WORK REQUIRED: Search the records below for the string "Mustela" and copy each line where it turns up.

DATASET CONTENT:
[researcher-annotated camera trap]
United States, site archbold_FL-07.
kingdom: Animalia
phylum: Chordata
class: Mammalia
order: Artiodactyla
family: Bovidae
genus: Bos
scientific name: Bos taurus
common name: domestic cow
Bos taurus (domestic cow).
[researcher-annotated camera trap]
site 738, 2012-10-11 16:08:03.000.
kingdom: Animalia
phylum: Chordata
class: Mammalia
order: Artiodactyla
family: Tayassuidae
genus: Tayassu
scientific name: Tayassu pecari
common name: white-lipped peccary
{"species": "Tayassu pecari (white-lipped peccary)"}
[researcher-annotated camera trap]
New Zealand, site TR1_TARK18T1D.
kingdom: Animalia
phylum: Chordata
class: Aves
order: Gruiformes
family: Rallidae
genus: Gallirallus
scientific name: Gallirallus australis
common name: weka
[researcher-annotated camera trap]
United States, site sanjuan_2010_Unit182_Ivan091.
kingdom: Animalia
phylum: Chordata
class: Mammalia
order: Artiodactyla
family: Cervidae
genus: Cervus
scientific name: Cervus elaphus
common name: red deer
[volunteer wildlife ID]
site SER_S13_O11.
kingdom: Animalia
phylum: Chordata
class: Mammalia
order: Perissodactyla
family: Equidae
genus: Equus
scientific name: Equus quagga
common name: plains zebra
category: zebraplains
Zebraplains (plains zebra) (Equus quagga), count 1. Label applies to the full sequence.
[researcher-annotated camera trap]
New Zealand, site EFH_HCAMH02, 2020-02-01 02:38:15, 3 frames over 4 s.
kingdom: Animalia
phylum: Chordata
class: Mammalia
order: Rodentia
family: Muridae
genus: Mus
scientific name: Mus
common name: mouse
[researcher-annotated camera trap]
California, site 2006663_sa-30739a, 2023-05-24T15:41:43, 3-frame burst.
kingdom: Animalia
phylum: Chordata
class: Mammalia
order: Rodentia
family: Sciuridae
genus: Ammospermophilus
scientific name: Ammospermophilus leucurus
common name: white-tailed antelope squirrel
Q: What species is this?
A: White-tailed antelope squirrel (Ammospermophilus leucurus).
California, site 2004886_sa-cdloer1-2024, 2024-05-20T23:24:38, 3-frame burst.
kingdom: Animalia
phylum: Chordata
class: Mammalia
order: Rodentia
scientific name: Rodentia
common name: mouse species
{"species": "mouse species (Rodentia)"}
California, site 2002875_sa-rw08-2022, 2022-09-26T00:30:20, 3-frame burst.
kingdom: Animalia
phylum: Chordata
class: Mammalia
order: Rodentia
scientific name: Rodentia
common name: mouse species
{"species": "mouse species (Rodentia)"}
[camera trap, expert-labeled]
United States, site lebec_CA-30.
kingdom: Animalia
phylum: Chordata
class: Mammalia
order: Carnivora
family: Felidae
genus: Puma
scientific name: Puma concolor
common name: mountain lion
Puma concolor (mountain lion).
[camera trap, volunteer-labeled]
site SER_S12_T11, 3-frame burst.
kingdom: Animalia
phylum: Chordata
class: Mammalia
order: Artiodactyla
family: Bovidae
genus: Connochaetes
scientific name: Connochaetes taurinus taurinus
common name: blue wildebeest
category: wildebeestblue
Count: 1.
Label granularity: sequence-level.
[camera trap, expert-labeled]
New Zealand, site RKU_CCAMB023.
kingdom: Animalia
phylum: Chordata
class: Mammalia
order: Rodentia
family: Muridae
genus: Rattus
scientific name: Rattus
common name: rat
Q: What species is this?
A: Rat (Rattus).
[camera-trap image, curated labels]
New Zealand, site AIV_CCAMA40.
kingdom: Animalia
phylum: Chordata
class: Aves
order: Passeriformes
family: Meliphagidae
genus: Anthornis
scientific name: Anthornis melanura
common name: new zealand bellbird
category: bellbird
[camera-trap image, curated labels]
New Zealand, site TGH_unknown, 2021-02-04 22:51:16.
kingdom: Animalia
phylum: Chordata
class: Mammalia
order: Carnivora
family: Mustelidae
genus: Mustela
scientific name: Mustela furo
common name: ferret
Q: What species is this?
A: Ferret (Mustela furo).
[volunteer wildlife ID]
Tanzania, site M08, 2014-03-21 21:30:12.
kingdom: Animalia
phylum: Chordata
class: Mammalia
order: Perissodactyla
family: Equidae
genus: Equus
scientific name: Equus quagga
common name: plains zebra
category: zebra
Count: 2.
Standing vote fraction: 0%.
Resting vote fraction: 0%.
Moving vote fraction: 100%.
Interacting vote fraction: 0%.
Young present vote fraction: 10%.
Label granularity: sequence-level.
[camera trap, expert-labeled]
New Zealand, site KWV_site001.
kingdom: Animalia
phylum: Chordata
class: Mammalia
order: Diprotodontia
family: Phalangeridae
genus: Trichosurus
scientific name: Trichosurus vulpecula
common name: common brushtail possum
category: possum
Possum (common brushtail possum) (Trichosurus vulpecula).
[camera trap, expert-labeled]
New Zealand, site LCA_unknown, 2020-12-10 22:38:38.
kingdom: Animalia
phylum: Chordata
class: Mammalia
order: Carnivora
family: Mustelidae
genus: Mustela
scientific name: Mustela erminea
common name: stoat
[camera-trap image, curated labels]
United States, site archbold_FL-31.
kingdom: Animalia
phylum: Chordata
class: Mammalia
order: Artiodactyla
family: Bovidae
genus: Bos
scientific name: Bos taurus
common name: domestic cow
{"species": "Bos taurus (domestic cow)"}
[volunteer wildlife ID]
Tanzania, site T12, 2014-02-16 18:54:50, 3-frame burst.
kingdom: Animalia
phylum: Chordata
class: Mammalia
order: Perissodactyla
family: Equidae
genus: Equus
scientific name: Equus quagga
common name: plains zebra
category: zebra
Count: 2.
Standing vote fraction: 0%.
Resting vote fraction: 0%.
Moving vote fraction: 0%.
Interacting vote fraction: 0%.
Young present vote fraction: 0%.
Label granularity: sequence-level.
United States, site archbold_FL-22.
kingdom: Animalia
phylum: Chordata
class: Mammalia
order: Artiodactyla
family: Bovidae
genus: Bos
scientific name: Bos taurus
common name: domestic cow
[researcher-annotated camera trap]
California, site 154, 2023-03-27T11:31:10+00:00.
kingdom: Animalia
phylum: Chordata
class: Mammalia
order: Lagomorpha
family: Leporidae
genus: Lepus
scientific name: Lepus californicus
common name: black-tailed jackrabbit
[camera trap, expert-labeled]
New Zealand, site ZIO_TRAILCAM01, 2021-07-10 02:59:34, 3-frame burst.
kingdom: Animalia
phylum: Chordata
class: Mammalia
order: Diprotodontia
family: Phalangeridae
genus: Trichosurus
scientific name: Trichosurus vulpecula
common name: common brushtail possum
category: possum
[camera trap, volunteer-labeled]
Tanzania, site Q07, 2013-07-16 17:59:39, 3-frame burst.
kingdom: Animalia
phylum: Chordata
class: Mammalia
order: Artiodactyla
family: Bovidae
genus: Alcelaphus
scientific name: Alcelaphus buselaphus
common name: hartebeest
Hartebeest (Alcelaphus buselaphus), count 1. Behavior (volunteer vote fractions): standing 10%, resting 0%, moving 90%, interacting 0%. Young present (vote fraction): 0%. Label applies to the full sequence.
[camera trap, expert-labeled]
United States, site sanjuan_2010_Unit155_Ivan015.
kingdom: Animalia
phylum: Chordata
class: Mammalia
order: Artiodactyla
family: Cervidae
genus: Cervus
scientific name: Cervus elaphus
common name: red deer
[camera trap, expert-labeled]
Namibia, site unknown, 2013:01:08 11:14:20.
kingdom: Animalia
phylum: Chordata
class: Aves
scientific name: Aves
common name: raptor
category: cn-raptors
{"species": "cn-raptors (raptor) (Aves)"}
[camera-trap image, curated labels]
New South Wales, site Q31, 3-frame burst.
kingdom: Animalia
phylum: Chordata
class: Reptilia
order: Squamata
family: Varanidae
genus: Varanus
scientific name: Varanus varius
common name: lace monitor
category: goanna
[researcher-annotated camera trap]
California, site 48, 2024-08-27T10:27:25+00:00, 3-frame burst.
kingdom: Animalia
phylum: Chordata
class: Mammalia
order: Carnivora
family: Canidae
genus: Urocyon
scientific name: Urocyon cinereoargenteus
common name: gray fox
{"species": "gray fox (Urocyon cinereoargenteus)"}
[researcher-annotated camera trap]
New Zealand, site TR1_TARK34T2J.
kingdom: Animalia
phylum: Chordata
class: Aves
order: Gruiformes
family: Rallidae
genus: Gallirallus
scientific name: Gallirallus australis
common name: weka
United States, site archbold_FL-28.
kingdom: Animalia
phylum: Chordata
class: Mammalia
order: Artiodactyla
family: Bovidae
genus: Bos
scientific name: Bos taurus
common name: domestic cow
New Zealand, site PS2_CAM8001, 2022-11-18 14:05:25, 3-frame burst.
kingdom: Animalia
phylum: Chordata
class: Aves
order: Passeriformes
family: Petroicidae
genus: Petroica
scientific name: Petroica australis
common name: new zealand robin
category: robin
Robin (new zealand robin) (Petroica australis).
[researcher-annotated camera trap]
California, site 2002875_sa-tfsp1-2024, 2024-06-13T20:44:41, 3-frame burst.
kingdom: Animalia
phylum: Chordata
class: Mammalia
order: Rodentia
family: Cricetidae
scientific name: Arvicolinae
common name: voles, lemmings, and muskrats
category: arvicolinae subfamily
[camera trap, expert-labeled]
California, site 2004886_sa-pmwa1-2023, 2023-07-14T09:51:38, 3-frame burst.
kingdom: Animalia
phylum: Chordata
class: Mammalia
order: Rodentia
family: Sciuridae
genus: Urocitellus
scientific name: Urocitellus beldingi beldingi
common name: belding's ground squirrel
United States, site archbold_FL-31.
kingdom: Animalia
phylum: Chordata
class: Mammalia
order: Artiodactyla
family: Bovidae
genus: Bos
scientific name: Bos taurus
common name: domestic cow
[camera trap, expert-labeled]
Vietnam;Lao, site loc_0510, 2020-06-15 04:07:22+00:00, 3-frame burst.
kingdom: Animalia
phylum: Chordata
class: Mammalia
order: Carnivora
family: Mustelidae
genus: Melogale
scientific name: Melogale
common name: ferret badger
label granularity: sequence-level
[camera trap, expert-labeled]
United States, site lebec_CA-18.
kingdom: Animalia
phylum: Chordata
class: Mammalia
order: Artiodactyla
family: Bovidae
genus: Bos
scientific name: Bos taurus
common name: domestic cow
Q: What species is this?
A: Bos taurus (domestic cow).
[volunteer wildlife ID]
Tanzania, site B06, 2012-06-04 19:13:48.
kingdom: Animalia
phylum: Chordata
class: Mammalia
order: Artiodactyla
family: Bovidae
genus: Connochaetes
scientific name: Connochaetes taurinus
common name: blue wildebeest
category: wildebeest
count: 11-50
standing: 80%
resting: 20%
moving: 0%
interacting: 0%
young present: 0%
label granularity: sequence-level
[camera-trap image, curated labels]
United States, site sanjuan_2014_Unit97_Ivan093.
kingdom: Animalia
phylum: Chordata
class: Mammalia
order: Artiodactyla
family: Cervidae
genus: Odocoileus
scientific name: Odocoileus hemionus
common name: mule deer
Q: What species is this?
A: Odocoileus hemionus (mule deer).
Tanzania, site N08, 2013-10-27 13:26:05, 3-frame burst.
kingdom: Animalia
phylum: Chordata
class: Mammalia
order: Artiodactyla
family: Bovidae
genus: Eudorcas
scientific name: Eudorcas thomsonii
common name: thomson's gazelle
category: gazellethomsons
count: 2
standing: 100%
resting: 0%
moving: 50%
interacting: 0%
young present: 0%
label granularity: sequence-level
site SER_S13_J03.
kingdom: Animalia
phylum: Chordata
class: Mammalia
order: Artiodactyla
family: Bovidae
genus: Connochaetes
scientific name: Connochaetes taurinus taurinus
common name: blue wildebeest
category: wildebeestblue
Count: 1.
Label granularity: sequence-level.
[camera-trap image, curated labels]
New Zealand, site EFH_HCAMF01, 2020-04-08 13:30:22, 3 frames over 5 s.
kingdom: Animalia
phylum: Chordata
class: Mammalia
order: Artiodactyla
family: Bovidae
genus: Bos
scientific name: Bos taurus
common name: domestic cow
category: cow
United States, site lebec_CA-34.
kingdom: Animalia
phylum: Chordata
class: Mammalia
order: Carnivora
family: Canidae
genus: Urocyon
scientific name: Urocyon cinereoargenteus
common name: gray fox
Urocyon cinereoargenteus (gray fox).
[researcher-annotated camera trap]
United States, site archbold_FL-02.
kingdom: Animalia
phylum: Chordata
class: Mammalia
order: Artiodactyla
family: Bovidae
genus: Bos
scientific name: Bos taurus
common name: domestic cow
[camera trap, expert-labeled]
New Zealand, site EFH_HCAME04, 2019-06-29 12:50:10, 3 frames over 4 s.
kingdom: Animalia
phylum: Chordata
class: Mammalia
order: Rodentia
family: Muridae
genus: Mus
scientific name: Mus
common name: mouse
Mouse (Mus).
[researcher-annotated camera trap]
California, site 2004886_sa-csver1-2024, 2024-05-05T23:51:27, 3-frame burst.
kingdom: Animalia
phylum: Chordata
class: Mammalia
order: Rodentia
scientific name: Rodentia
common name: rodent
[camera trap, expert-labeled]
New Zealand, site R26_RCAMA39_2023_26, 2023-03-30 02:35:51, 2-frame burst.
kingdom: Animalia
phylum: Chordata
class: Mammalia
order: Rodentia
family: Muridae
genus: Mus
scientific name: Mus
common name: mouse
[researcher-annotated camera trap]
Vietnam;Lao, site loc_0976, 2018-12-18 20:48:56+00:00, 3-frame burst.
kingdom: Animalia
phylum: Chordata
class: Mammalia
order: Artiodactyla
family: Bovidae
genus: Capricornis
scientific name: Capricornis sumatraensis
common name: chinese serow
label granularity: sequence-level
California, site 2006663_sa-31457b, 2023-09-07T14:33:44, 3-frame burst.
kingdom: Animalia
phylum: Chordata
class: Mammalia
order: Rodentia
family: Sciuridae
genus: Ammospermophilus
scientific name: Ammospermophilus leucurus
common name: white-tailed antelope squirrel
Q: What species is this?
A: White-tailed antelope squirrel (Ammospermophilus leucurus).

YOUR RESPONSE:
genus: Mustela
scientific name: Mustela furo
A: Ferret (Mustela furo).
genus: Mustela
scientific name: Mustela erminea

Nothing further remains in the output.